Copy out the material below, switching each "closest" to "nearest" and changing nothing else. Omit the pictures.

START

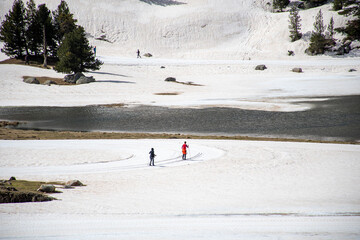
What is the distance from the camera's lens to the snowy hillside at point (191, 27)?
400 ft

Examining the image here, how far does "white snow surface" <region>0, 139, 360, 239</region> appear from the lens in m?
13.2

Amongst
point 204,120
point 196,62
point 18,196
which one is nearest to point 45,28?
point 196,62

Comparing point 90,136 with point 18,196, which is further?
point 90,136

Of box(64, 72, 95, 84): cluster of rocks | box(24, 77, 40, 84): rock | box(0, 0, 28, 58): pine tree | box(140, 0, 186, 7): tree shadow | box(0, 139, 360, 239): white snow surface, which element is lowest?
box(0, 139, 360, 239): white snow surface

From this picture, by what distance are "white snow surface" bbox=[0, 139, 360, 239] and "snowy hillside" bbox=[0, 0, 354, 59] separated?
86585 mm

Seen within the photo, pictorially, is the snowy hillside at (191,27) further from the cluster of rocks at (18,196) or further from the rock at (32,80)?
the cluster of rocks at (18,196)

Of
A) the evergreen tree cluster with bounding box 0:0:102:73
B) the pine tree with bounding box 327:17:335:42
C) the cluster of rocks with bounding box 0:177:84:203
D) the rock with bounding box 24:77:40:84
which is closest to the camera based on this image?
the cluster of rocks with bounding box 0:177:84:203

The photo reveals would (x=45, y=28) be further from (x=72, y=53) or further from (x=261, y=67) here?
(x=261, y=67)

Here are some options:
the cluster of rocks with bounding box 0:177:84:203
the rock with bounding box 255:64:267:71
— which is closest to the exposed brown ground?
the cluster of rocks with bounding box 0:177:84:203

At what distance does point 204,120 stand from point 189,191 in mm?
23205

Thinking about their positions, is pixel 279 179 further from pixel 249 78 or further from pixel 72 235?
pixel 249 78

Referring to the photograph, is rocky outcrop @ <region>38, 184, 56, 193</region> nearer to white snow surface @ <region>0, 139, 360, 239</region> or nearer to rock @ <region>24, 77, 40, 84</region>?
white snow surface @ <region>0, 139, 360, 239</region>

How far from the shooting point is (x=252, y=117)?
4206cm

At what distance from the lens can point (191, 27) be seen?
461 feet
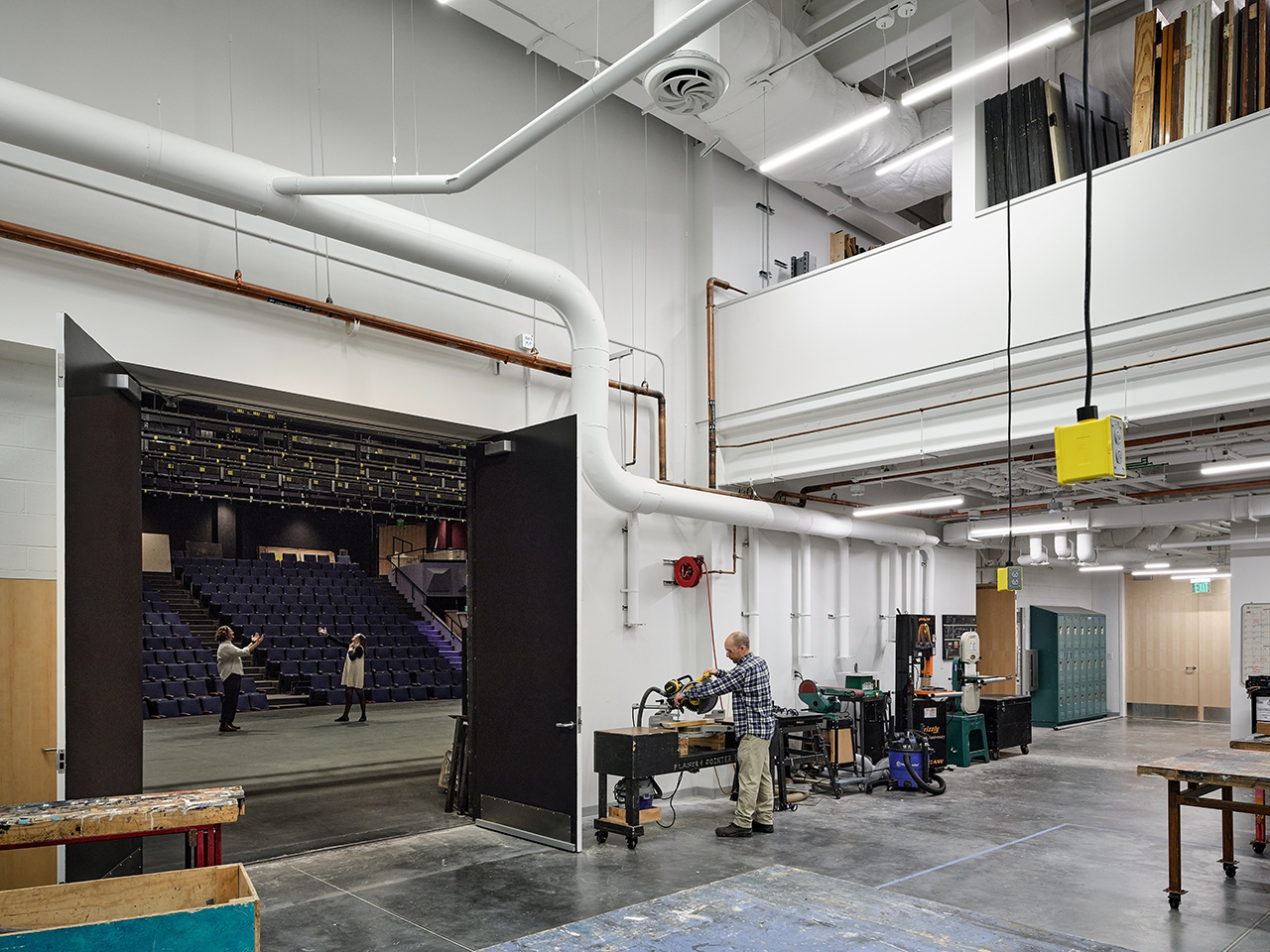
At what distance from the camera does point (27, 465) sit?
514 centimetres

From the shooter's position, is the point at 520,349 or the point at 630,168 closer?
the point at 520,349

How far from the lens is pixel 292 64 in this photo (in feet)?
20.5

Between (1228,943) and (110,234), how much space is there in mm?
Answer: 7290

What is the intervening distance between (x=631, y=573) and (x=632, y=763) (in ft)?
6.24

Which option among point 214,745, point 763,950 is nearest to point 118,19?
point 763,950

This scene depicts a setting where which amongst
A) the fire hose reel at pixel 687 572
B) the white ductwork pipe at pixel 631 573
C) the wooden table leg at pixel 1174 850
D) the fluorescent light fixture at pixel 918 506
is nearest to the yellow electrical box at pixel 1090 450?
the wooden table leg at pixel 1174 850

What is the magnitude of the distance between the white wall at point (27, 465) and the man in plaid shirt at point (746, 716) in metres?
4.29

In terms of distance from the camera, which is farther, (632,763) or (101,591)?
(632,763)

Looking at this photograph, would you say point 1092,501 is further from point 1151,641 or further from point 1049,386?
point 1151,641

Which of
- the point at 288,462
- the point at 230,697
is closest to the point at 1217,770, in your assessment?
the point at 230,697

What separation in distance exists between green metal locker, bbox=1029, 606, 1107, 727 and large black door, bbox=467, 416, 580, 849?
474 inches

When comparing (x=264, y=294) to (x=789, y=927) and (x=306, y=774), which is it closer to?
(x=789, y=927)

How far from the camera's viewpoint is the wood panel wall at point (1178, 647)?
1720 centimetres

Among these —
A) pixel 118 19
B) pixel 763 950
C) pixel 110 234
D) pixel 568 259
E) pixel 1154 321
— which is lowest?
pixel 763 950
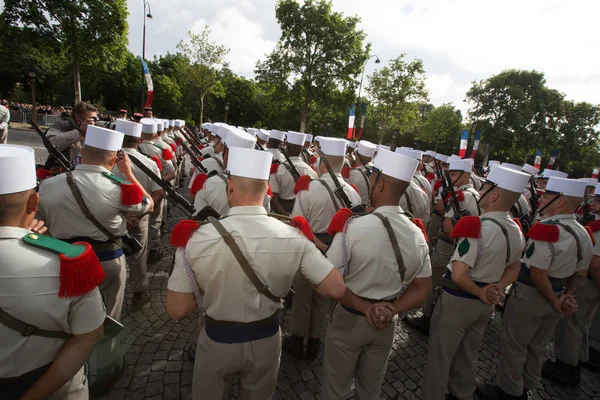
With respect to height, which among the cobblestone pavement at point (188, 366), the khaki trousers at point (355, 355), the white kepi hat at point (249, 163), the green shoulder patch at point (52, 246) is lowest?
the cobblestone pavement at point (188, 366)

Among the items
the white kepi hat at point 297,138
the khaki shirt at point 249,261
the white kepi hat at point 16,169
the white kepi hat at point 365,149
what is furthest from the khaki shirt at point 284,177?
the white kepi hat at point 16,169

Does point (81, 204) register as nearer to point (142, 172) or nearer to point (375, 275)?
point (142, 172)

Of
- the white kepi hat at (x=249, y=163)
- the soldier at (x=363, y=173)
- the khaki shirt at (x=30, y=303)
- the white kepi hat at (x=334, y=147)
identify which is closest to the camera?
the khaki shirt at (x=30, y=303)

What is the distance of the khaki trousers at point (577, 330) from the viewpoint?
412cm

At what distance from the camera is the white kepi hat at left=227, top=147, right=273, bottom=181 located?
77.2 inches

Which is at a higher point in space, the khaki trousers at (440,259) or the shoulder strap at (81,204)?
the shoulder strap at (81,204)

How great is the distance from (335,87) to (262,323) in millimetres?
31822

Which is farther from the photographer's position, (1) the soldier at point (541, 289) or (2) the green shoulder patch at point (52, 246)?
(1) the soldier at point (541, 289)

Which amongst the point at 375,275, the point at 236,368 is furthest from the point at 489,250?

END

» **Worked solution**
What is the distance from the camera's lens to the snowy hillside at point (191, 27)?
400 ft

Examining the image here, how far does "white snow surface" <region>0, 139, 360, 239</region> appear from the lens in m?
13.2

Amongst
point 204,120
point 196,62
point 18,196
which one is nearest to point 45,28?
point 196,62

Comparing point 90,136 with point 18,196, which is further?
point 90,136

Of box(64, 72, 95, 84): cluster of rocks | box(24, 77, 40, 84): rock | box(0, 0, 28, 58): pine tree | box(140, 0, 186, 7): tree shadow | box(0, 139, 360, 239): white snow surface, which element is lowest?
box(0, 139, 360, 239): white snow surface

From this picture, by what distance are "white snow surface" bbox=[0, 139, 360, 239] and "snowy hillside" bbox=[0, 0, 354, 59] separated?
86585 mm

Seen within the photo, pictorially, is the snowy hillside at (191,27) further from the cluster of rocks at (18,196) or further from the rock at (32,80)?
the cluster of rocks at (18,196)

Of
A) the evergreen tree cluster with bounding box 0:0:102:73
B) the pine tree with bounding box 327:17:335:42
C) the cluster of rocks with bounding box 0:177:84:203
D) the rock with bounding box 24:77:40:84
which is nearest to the camera based on this image?
the cluster of rocks with bounding box 0:177:84:203

The photo reveals would (x=45, y=28) be further from (x=72, y=53) or further from (x=261, y=67) here?
(x=261, y=67)

Here are some options:
the cluster of rocks with bounding box 0:177:84:203
the rock with bounding box 255:64:267:71
— which is nearest to the exposed brown ground?
the cluster of rocks with bounding box 0:177:84:203

At what distance does point 204,120 stand from point 189,191 in mm?
23205

Thinking about their positions, is pixel 279 179 further from pixel 249 78 or further from pixel 72 235?
pixel 249 78

Referring to the photograph, is rocky outcrop @ <region>38, 184, 56, 193</region> nearer to white snow surface @ <region>0, 139, 360, 239</region> or nearer to rock @ <region>24, 77, 40, 84</region>?
white snow surface @ <region>0, 139, 360, 239</region>

How far from the shooting point is (x=252, y=117)?
4206cm

At what distance from the lens can point (191, 27) be seen?
461 feet
At what distance from the camera does point (27, 465) sit?
514 centimetres

From the shooter's position, is the point at 520,349 or the point at 630,168 closer?
the point at 520,349

How far from the lens is pixel 292 64 in this photo (in feet)?
20.5

Between (1228,943) and (110,234), how much space is there in mm?
Answer: 7290

What is the intervening distance between (x=631, y=573) and (x=632, y=763) (in ft)?
6.24

Which option among point 214,745, point 763,950 is nearest to point 118,19?
point 763,950

This scene depicts a setting where which amongst
A) the fire hose reel at pixel 687 572
B) the white ductwork pipe at pixel 631 573
C) the wooden table leg at pixel 1174 850
D) the fluorescent light fixture at pixel 918 506
is nearest to the yellow electrical box at pixel 1090 450?
the wooden table leg at pixel 1174 850

What is the magnitude of the distance between the white wall at point (27, 465) and the man in plaid shirt at point (746, 716) in metres?
4.29

In terms of distance from the camera, which is farther, (632,763) or (101,591)?
(632,763)

Looking at this photograph, would you say point 1092,501 is further from point 1151,641 or further from point 1049,386?
point 1151,641

Which of
- the point at 288,462
- the point at 230,697
is nearest to the point at 1217,770, in your assessment?
the point at 230,697

What separation in distance exists between green metal locker, bbox=1029, 606, 1107, 727 and large black door, bbox=467, 416, 580, 849?
474 inches

When comparing (x=264, y=294) to (x=789, y=927) and (x=306, y=774), which is it closer to?
(x=789, y=927)

How far from the camera's viewpoint is the wood panel wall at point (1178, 647)?
1720 centimetres

Among these —
A) pixel 118 19
B) pixel 763 950
C) pixel 110 234
D) pixel 568 259
E) pixel 1154 321
— which is lowest?
pixel 763 950
With respect to height, which among the cobblestone pavement at point (188, 366), the khaki trousers at point (355, 355), the white kepi hat at point (249, 163), the green shoulder patch at point (52, 246) is lowest?
the cobblestone pavement at point (188, 366)

Among the items
the white kepi hat at point 297,138
the khaki shirt at point 249,261
the white kepi hat at point 16,169
the white kepi hat at point 365,149
what is furthest from the khaki shirt at point 284,177?
the white kepi hat at point 16,169

Does point (81, 204) register as nearer to point (142, 172) or nearer to point (375, 275)?
point (142, 172)

Of
- the white kepi hat at (x=249, y=163)
- the soldier at (x=363, y=173)
- the khaki shirt at (x=30, y=303)
- the white kepi hat at (x=334, y=147)
identify which is nearest to the camera?
the khaki shirt at (x=30, y=303)

What is the distance of the khaki trousers at point (577, 330) from the viewpoint?
412cm

At what distance from the camera is the white kepi hat at left=227, top=147, right=273, bottom=181 located?
77.2 inches

Which is at a higher point in space, the khaki trousers at (440,259) or the shoulder strap at (81,204)?
the shoulder strap at (81,204)

How great is the distance from (335,87) to (262,323) in millimetres?
31822

Which is farther from the photographer's position, (1) the soldier at point (541, 289) or (2) the green shoulder patch at point (52, 246)?
(1) the soldier at point (541, 289)

Which amongst the point at 375,275, the point at 236,368 is furthest from the point at 489,250?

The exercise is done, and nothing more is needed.